Bleak offers me some Koolaid. I decide that drinking anything unsealed in this apartment is probably a bad idea.
‘No thanks.’
‘Suit yourself,’ he grins knowingly. ‘Well, come on through and listen to some of these beats.’
He leads us into an even dimmer room, which likely housed a bed in a former life but now is rigged up with a computer, mixing desk, and countless other unknown gadgets. Zed takes a seat in the leather swivel chair furthest from the computer. Bleak lets me sit in the one directly in front of it.
‘Just for a hot minute though, ma. Only the captain gets to sit at the helm, you feel me?’
Bleak flicks a switch and the apartment is flooded with repetitive, beat-heavy music, dark and discordant. Zed magicks a spliff out into the open and lights it, head nodding in time.
‘You feelin’ that, son?’
‘It’s marvellous.’
‘You got something for it?’
‘Any second now.’
‘Alright, I’m gonna let you hear some of the other shit I’ve been working on.’ Bleak looks at me. ‘So now you gonna have to scoot over onto the amateur’s chair, baby girl!’ he says, pointing one giant finger at a worn little two-seater sofa in the corner of the room. I go over there and perch like a canary. ‘Perfect.’
‘What time is Nami coming through?’ Zed asks, mid-toke.
‘You know how she’s always late, man! It was supposed to be an hour ago, but who knows?’
They smoke so hard that after forty minutes or so I’m starting to lose any little cognitive ability I had to begin with. They don’t speak to me. Bleak plays some different beats and Zed scribbles intensely in a tiny notebook, mumbling. He carries himself differently here and it’s like he’s a stranger.
‘
London girl! What you doing?’
I lower the clicker. ‘I was, um, just taking a couple of pictures. Is that OK?’
‘You a narc?’
‘No.’
‘CIA? FBI? SWV?’
I laugh. ‘No!’
‘Then you good, ma. You cool. You got skills?’
‘I suppose.’
‘Well, let me see them photos when you done. We need some shit for the site.’

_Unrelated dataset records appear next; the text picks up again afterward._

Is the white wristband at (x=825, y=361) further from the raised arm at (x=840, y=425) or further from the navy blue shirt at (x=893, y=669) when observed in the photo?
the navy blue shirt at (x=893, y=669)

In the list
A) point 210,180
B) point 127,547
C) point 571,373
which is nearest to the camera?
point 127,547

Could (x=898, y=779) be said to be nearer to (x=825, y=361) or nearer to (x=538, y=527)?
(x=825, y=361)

In five minutes I’ve captured it all. The heat and the smoke wring every ounce of will out of my body and I lay my head on the arm of the sofa, giving in to the inevitable. I wake up when a door slams and there’s suddenly a very loud woman’s voice in the room.

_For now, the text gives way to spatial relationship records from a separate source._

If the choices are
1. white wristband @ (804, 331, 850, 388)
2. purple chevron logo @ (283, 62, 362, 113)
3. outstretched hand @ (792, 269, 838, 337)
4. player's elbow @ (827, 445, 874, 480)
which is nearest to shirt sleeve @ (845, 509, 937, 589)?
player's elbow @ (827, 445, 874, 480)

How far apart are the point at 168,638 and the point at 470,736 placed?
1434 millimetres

‘Zed! Damn you are one good-looking motherfucker! Make me scared to look in a mirror.’ They both laugh. I open my eyes and the girl’s bum is at eye-level in jeans so tight that the little flesh she has spills over the top. I try to press back into the wall, terrified that any moment she’ll sit on my head. ‘Shit, Bleak, what you lookin’ at? You know your ass always has been and always will be ugly. Can’t have everything, huh, playa?’

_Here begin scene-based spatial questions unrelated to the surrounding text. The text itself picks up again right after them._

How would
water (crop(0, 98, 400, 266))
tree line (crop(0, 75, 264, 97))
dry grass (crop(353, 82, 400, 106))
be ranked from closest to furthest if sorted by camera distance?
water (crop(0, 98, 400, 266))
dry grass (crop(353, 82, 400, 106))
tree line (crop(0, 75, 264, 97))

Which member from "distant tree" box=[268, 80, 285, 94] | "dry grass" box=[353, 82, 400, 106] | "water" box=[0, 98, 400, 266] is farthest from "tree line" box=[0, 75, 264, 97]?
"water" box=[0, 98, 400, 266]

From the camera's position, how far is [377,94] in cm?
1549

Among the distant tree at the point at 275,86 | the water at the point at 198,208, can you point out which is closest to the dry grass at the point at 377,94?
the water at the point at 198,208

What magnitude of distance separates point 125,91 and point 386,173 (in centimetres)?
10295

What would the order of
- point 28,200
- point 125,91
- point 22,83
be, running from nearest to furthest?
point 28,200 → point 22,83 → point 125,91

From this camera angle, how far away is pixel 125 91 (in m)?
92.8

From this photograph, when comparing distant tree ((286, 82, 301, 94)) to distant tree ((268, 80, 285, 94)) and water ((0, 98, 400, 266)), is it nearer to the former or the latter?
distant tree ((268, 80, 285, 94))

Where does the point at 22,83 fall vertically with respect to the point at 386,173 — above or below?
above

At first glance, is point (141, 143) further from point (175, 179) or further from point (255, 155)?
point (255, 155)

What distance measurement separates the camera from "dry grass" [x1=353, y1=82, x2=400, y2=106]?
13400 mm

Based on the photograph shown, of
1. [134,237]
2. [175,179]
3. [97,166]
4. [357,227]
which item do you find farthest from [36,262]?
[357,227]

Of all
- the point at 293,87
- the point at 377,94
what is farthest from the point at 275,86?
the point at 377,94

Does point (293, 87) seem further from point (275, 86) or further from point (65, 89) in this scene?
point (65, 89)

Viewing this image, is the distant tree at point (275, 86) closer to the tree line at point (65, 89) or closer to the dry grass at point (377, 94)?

‘Shut your pie-hole, fish face.’
I figure the only way to avoid being crushed by denim-butt is to stand. She jumps and turns, gives me a brazen look head-to-toe.
‘Hey! Didn’t see you back there!’ she says and she’s pretty enough. A Demerara brown girl with big sleepy eyelids, a long fake ponytail and equally fake nails.
‘Yeah. Nice to meet you.’
‘Nami.’
‘Eden.’
‘What kinda accent you . . .?’
‘I’m from London.’
‘London, England?’ She flicks her ponytail.
‘Yep.’
‘Oh snap!’ she says, laughing. ‘They got sisters over there now?’
‘A few.’
‘OK. Welcome to Queens then, Ms Black Princess Dian-a.’
‘She’s dead.’
Nami smiles and winks at me, turns back to her banter with the guys. I sit back down. Bleak plays her the first beat he put on when I came in.
‘We think you should put one of your dirty hooks on this one, fish face.’